**TAREAS ESCRITAS:**
• a. Conteste estas preguntas según el texto de lectura sobre la ciudad inteligente:
(i) ¿De qué origen es el adjetivo "smart"?
(ii) ¿En qué espacio se materializan las tecnologías de la comunicación en red?
(iii) En la sección "Los límites de la ‘smart city’", ¿a qué remiten todas las cuestiones enumeradas?
• b. Enumere todos los tipos de relaciones que, según el texto de lectura sobre la ciudad inteligente, llevan intrínsecas los desarrollos tecnológicos que intervienen en la ciudad.

**TEXTO DE LECTURA:**
De la “smart city” a la ciudad democrática

Smart es un adjetivo anglosajón que viste mucho. Representa la idea de que las ciudades pueden ser más inteligentes y eficientes gracias a las tecnologías y a los datos que ellas y sus habitantes generan. Muchas voces críticas ya han alertado de los límites y riesgos de este modelo tecnocrático. La alternativa es aprovechar las tecnologías digitales para fortalecer la democracia y experimentar nuevas formas de gobierno del común.

Si las tecnologías de la comunicación en red son hoy una realidad dominante en nuestras vidas, la ciudad es el espacio en el que estas se materializan representando gran parte de los conflictos y retos existentes de las sociedades contemporáneas. Entender hoy la ciudad digital implica entender ese conjunto de desarrollos tecnológicos que intervienen en ella y que llevan intrínsecas unas determinadas relaciones (y transformaciones) políticas, económicas, sociales, urbanas y de poder. De hecho, la ciudad, o un determinado modelo de ciudad, está plenamente inmersa en una narrativa en que innovación y desarrollo tecnológico, sensorización del espacio y aplicación de la inteligencia artificial –lo que se resume en la noción más extendida de smart city (ciudad inteligente)– parte de una determinada (y sesgada) visión de la tecnología con un axioma común: todo desarrollo tecnológico que suponga algún tipo de beneficio social se percibe como políticamente relevante, innovador y positivo.

 

Los límites de la ‘smart city’

¿Pero qué hay detrás de la idea de smart? ¿Qué hay detrás de coches sin conductor o sensores que monitorizan nuestros pasos? ¿Es realmente esto útil y necesario para el futuro de nuestras ciudades? Smart es un adjetivo anglosajón que viste mucho, y representa una concepción basada en la idea de que las ciudades pueden ser más inteligentes y eficientes gracias a las tecnologías y a los datos que ellas y sus habitantes generan. Solo con este planteamiento ya se pueden identificar algunos de los conflictos vectores de esta aproximación, que tienen que ver con cuestiones básicas como el modo en que se desarrolla la tecnología, en qué condiciones y con qué finalidades, cuáles son los modelos de negocio existentes tras cada nueva innovación, cómo se recogen y se gestionan los datos y sobre todo qué políticas públicas (y urbanas) se desarrollan en torno a ellas. Y todas estas cuestiones nos remiten a las relaciones de poder. No son pocas las voces críticas que ya han alertado de los límites y riesgos de esta concepción, que ignora por completo los impactos de su despliegue[1].

**DATOS PROPORCIONADOS:**
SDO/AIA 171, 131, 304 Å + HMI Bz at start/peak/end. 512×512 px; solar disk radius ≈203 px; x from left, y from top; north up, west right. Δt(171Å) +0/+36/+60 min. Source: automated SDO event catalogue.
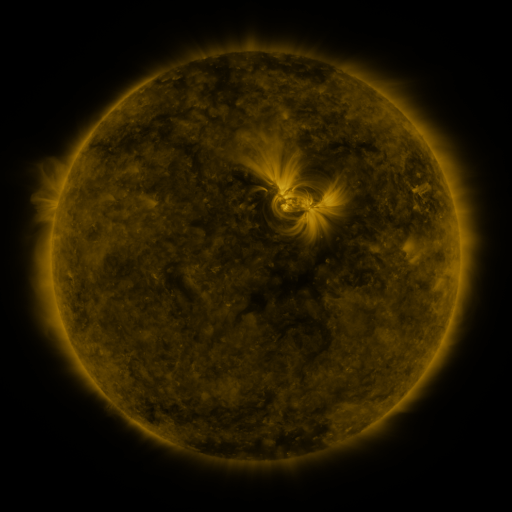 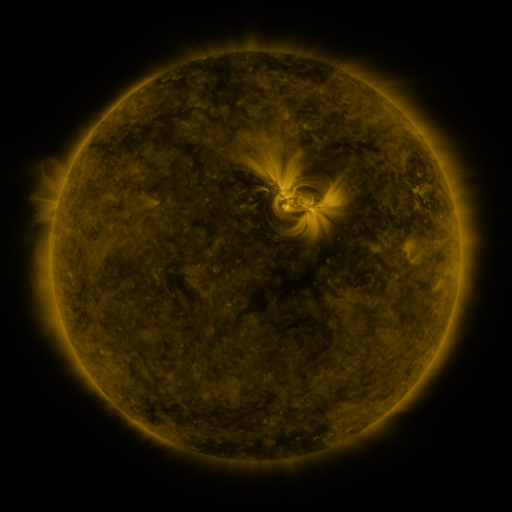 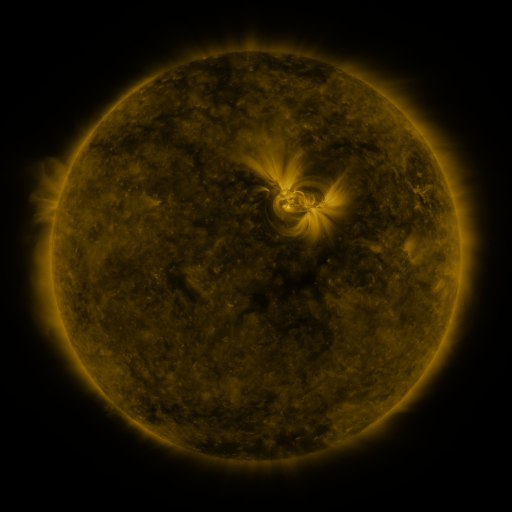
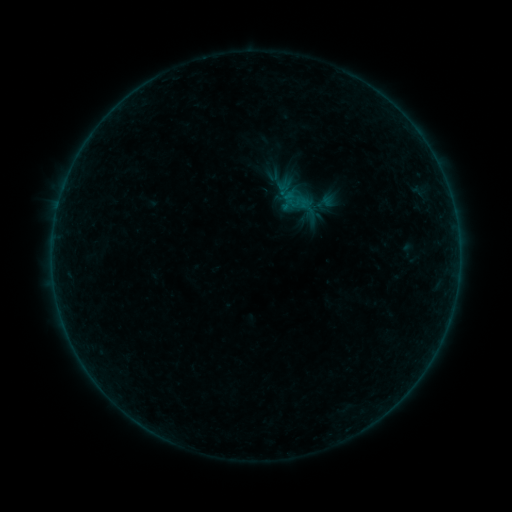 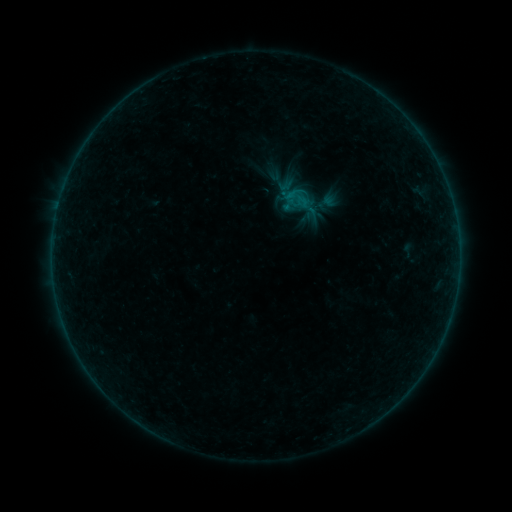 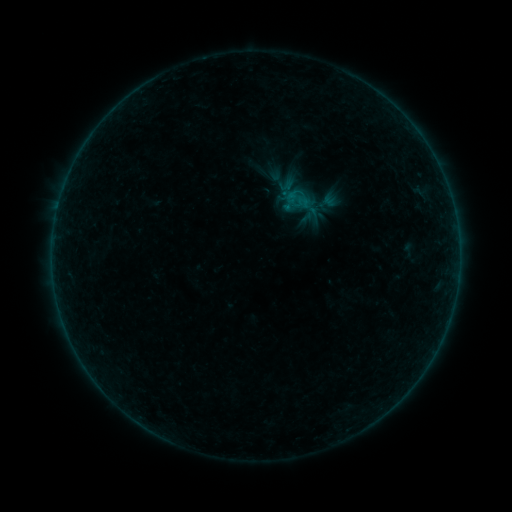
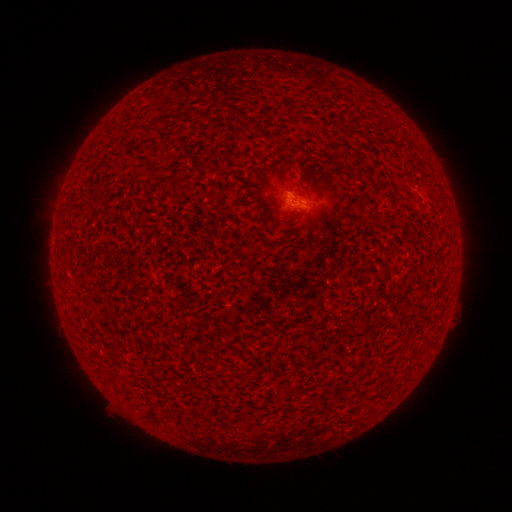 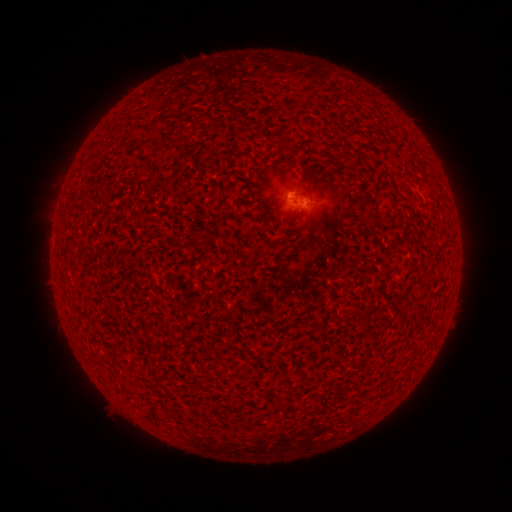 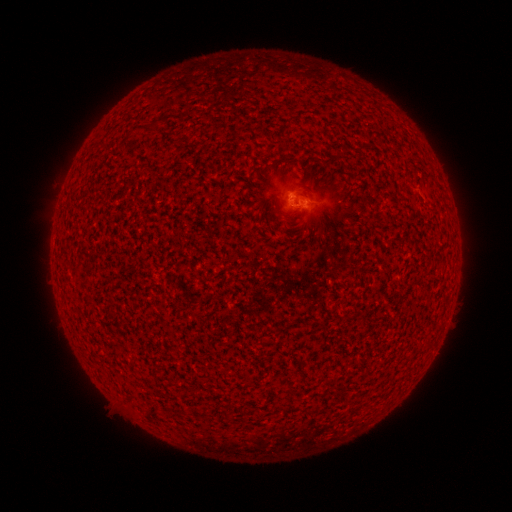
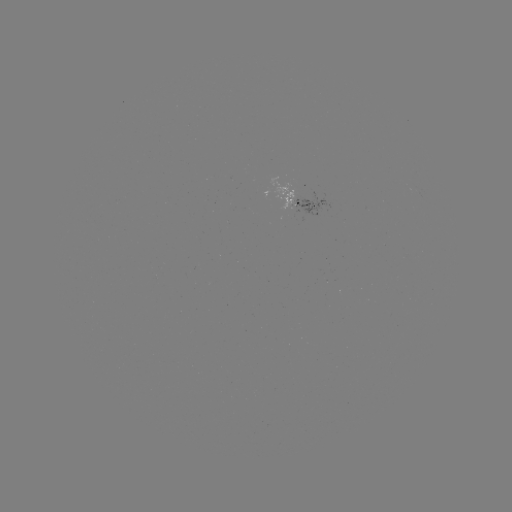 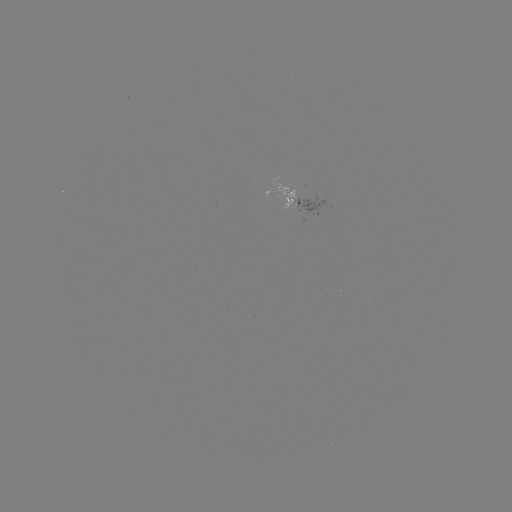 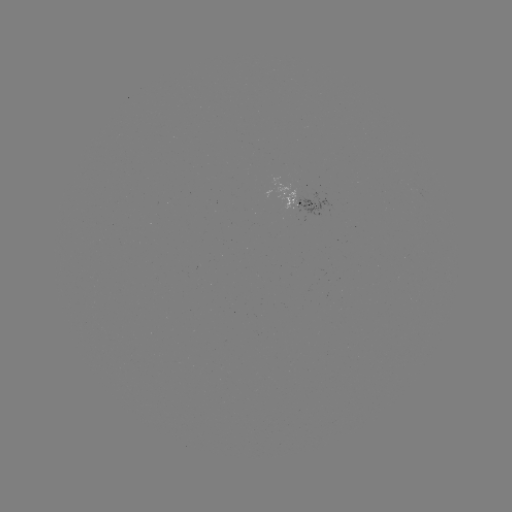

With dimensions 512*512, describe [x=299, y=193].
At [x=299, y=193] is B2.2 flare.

**RESULTADOS POR TAREA:**
• a.
(i) Es un adjetivo anglosajón.
(ii) Se materializan en la ciudad.
(iii) Remiten a las relaciones de poder.

• b. Políticas, económicas, sociales, urbanas y de poder.